=== SUPPLIED TEXT ===
There is no in-package CPU Relay-BP; its CPU reference is IBM's `relay-bp`
Rust decoder, wrapped in `tridec.adapters` and used as the validation
oracle for the Triton path.

## What's validated where

| Environment | Status |
|---|---|
| CPU (any) | numpy BP reference; torch BP bit-identical to numpy at fp64 (one iteration), LER-identical full decode |
| NVIDIA H200, CUDA 12.4, torch 2.4.1, triton 3.0.0 | Triton BP: ≥99.5% hard-decision agreement vs fp64 references, LER-identical (156 = 156 = 156 fails / 2000 shots vs numpy/torch). Triton Relay-BP: LER-matches the `relay-bp` Rust oracle (31 vs 38 fails / 2000, overlapping Wilson CIs) — carried source-repo receipts |
| AMD MI300X, ROCm 7.0.0, torch 2.9, triton 3.4.0 | Same kernels, unmodified: identical primitive-identity numbers (pre-leg posterior max-diff 1.8e-15) and the same oracle-vs-Triton LER identity (carried receipts) — **and validated through the installed package for v0.1.0** (`bench/receipts/mi300x_packaged.json`): full suite 88 passed / 10 skipped on gfx942 (GPU tiers bind, darwin-only strict tiers skip), packaged-API BP 166 = numpy 166 fails / 2000, Relay-BP fp32 34 vs Rust oracle 31 (overlapping CIs), throughput within ±2.2% of the carried receipt |
| Apple silicon (M4 Max), triton-metal | **Experimental, spike-validated only** (`bench/receipts/metal_spike.md`): both kernels pass the same correctness gates at fp32; see the section below |

## Experimental: Apple silicon (Metal)

=== PROBLEM 1 ===
Copy out every line of the records that contains the word "furthest". Case counts, so match capitalization precisely.

=== Rows from a spatial reasoning dataset ===

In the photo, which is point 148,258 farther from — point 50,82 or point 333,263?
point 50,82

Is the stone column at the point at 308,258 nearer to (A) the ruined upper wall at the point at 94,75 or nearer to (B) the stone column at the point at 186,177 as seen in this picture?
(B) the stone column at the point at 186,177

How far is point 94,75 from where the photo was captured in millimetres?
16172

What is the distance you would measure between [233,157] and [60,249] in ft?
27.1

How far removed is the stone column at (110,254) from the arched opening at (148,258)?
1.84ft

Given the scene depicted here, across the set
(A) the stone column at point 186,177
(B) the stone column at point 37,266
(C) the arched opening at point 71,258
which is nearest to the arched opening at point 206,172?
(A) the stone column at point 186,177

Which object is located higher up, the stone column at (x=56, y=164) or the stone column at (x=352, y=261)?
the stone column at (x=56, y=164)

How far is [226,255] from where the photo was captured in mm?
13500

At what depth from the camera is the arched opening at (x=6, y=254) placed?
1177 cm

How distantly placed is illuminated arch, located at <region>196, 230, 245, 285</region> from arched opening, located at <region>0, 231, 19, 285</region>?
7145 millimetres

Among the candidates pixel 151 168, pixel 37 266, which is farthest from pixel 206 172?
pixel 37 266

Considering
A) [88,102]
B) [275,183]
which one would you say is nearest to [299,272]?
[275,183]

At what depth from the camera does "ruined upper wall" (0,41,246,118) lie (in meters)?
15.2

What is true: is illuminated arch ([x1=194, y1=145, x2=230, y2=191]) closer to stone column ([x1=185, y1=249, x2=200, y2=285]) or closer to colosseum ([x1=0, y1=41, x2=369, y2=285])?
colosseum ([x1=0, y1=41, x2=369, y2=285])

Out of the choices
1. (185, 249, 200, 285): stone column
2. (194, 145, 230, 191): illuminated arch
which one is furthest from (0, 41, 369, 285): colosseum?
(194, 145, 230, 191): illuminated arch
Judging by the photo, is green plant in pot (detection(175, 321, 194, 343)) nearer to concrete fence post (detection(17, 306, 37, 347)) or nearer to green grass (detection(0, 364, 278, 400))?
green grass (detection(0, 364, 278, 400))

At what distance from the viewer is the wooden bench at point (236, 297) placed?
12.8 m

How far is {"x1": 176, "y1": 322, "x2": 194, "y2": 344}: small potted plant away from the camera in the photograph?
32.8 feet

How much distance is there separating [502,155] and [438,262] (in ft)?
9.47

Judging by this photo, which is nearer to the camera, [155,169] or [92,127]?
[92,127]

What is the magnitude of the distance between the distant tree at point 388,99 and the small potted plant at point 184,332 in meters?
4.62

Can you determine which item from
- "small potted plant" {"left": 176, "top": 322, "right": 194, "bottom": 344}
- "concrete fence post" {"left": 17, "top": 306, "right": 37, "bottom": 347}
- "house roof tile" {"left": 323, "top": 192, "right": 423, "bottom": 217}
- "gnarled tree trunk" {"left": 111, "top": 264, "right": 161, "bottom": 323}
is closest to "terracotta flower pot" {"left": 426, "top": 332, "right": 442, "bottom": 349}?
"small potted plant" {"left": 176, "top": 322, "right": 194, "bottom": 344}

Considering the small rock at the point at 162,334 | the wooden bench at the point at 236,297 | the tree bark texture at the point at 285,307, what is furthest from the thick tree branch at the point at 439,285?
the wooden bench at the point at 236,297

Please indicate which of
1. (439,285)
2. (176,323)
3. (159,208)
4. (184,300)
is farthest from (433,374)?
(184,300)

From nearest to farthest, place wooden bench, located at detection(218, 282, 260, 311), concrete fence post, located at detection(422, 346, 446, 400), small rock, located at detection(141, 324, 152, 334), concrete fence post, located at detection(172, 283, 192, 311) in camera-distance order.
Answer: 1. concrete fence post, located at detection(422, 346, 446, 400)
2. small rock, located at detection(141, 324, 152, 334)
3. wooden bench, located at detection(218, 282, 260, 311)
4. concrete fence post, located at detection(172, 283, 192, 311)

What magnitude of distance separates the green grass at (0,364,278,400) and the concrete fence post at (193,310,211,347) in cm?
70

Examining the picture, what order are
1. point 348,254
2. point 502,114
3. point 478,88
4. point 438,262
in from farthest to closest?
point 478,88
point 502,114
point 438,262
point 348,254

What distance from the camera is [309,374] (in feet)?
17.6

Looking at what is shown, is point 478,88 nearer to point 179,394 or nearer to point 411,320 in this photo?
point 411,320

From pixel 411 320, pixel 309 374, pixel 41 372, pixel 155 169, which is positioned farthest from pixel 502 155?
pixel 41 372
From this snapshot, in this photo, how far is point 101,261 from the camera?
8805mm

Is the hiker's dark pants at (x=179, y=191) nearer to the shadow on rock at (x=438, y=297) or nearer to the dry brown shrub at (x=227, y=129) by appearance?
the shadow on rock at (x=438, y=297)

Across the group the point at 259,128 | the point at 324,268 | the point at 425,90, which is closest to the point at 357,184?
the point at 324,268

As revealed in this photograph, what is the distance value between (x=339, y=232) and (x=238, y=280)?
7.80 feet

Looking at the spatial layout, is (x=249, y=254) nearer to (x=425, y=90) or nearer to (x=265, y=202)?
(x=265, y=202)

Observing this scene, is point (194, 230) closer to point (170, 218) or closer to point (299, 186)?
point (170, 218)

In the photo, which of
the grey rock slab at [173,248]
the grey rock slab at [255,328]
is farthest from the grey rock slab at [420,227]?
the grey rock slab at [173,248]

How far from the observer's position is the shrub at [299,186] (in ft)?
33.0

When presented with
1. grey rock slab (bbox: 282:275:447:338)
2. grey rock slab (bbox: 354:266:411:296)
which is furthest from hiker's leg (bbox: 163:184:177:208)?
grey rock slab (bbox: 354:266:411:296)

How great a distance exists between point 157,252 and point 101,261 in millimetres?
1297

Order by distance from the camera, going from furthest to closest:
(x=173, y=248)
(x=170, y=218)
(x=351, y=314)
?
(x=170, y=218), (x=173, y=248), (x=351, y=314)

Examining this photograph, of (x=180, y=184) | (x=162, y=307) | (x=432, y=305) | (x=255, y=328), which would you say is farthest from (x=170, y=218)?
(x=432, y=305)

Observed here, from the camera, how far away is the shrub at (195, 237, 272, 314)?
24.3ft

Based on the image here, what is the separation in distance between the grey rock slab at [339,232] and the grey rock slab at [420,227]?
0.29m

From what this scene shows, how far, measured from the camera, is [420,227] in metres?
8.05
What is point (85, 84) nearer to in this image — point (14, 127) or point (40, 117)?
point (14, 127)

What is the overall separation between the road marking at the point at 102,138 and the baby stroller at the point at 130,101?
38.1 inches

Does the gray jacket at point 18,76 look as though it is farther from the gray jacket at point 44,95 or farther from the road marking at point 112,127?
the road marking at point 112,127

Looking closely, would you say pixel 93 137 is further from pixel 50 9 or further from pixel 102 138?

=== PROBLEM 2 ===
Rewrite the portion of the decoder validation notes starting with "There is no" and going on through "the Triton path.", putting "engine" in place of "decoder".

=== FULL ANSWER 1 ===
which one is furthest from (0, 41, 369, 285): colosseum?
Considering the small rock at the point at 162,334 | the wooden bench at the point at 236,297 | the tree bark texture at the point at 285,307, what is furthest from the thick tree branch at the point at 439,285?
which is furthest from hiker's leg (bbox: 163:184:177:208)?
Order by distance from the camera, going from furthest to closest:

=== FULL ANSWER 2 ===
There is no in-package CPU Relay-BP; its CPU reference is IBM's `relay-bp`
Rust engine, wrapped in `tridec.adapters` and used as the validation
oracle for the Triton path.